KP Defining Behavior Prevalence Among FSW/SEM

Among FSW/SEM, 21.8% (CI: 20.1–23.5%) of FSW/SEM ever had anal sex with a man; 12.0% (CI: 10.6–13.3%) had ever used injection drugs (Table 3). The prevalence of KP defining behaviors differed by site, e.g., ever injecting drugs was highest in Jinja (16.4%, CI: 13.1–19.7%) and lowest in Mbarara (7.7%, CI: 5.0–10.3%), whereas ever engaging in anal sex with a man was lowest in Jinja (19.7%, CI: 16.1–23.4%) and highest in Masaka (28.0%, CI: 23.4–32.7%). While marital status and average number of sex work clients per day demonstrated statistical significance in our model, these differences should be interpreted carefully since CI overlapped across all covariates.

KP Defining Behavior Prevalence Among MSM

In total, 54.8% (CI: 52.0–57.7%) of MSM ever bought or sold sex from a man; 11.0% (CI: 9.3–12.8%) ever injected drugs. Prevalence of KP defining behavior differed by site; ever buying or selling sex with a man was most prevalent in Jinja (63.9%, CI: 56.4–71.4%) and least prevalent in Kampala (51.8%, CI: 48.5–55.1%), whereas ever injecting drugs was most prevalent in Mbarara (13.7%, CI: 8.7–18.7%) and least prevalent in Kampala (9.3%, CI: 7.5–11.2%). Prevalence of ever engaging in buying/selling sex and IDU also differed by educational attainment level, but results were non-linear. Prevalence of both KP defining behaviors increased with number of male sex partners in the past 3 months.

Discussion

Using population-based survey data collected among FSW/SEM and MSM at four sites in Uganda, we found that multiple KP defining behaviors were common in both KP but displayed heterogeneity by KP, place, and other traits. The distribution of behaviors differed by KP group and by key demographics in our models.

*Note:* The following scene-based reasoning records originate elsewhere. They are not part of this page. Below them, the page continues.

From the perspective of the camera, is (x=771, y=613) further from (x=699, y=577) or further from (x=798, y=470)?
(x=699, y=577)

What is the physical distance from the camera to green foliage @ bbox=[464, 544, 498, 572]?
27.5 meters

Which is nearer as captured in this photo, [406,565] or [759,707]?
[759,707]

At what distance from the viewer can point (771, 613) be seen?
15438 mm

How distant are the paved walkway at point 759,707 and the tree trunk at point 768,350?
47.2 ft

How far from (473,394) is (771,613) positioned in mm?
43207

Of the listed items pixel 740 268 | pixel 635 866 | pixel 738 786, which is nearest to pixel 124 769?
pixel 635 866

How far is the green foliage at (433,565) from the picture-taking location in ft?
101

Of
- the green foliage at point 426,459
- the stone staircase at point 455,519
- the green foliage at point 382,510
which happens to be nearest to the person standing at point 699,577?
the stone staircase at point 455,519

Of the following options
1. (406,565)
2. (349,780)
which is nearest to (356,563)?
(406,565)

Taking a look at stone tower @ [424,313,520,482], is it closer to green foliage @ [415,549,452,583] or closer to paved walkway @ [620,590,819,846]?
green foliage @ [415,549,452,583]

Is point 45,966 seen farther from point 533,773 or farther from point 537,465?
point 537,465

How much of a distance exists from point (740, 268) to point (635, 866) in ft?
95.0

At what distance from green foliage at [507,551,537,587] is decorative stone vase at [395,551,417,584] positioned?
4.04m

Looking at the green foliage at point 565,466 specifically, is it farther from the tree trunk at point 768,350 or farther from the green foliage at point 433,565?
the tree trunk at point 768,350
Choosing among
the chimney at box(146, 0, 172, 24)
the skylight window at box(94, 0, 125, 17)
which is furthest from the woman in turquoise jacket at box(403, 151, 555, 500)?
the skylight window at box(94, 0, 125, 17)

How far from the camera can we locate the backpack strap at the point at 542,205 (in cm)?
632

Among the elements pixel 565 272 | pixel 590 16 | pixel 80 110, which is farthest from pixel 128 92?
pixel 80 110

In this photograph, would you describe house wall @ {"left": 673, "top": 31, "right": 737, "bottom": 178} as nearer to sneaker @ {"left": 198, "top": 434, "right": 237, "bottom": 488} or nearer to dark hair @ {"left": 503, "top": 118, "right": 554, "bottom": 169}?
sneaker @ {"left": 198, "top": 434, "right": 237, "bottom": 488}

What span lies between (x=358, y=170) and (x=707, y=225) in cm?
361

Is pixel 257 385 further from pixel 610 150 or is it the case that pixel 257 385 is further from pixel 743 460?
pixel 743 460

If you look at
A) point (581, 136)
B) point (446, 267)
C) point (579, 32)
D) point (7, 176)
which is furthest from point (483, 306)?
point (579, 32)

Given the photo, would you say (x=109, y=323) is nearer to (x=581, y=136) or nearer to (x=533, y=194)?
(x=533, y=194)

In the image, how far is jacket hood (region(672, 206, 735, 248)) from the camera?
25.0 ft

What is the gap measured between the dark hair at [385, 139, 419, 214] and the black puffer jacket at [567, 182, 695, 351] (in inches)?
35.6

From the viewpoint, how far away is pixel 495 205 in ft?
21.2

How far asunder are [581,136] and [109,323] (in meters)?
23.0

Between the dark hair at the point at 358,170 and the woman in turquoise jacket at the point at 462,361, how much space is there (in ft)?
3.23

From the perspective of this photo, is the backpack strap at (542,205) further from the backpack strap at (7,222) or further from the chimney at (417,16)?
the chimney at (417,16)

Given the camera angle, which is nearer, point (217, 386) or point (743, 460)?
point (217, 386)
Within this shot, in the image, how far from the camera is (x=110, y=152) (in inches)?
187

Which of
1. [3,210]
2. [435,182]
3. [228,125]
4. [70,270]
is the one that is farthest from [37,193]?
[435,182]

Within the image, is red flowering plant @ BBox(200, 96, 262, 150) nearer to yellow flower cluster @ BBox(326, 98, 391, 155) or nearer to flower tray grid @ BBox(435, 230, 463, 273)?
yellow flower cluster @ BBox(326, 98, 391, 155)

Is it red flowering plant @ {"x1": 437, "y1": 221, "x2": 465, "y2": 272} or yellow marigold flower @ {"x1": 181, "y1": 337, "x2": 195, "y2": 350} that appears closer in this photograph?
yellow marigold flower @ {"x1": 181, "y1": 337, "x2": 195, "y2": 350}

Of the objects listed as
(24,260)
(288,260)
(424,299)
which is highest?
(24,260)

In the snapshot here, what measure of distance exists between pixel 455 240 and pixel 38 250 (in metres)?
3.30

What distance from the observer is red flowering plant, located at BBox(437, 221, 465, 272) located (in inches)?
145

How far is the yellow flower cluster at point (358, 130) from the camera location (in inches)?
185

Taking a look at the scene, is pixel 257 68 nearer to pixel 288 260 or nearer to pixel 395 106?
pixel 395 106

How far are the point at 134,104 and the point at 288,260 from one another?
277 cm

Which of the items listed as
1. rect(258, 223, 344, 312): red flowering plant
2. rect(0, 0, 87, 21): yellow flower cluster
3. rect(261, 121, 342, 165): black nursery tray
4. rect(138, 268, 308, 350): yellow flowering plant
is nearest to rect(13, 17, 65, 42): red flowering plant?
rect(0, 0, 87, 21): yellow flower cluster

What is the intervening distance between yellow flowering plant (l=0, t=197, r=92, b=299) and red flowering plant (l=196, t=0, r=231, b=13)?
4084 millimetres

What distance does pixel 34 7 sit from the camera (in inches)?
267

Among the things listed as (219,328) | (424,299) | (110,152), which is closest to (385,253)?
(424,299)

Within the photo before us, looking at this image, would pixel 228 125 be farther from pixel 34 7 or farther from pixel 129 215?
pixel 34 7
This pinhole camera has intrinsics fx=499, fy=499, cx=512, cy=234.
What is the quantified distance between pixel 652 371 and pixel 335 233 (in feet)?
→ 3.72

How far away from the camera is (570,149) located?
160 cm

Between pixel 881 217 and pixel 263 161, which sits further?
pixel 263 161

Our results indicate that the proportion of FSW/SEM in our study who have ever engaged in anal sex (21.8%) is similar to the 19% previously reported in Uganda [4] but slightly higher than global estimates of 2.4–15.9% from a meta-analysis of publications from 1980–2018 [27]. Furthermore, the proportion of FSW/SEM in this study who ever engaged in anal sex increased with respect to the average number of clients per day. Our findings suggest the importance of considering HIV anal transmission in FSW/SEM and designing effective prevention interventions that address anal sex as potential behavior associated with HIV risk among women.

Additionally, prior research in Uganda has highlighted high proportions of MSM who report buying or selling sex and to a lesser extent IDU, which aligns with our current findings [10]. However, few studies have explored the potential relationship between MSM who buy or sell sex to men and IDU, especially within Africa. That being said, the high proportion of MSM who had ever bought or sold sex among those who injected drugs (80.0%) is higher in our survey than reported elsewhere in the literature from the United States (68.0%) and Europe (13.6%) [10]. Our findings indicate that behavior profiles among MSM, particularly among MSM who may be engaged in sex work or transactional sex with other men, are complex; therefore, these men may benefit from comprehensive services.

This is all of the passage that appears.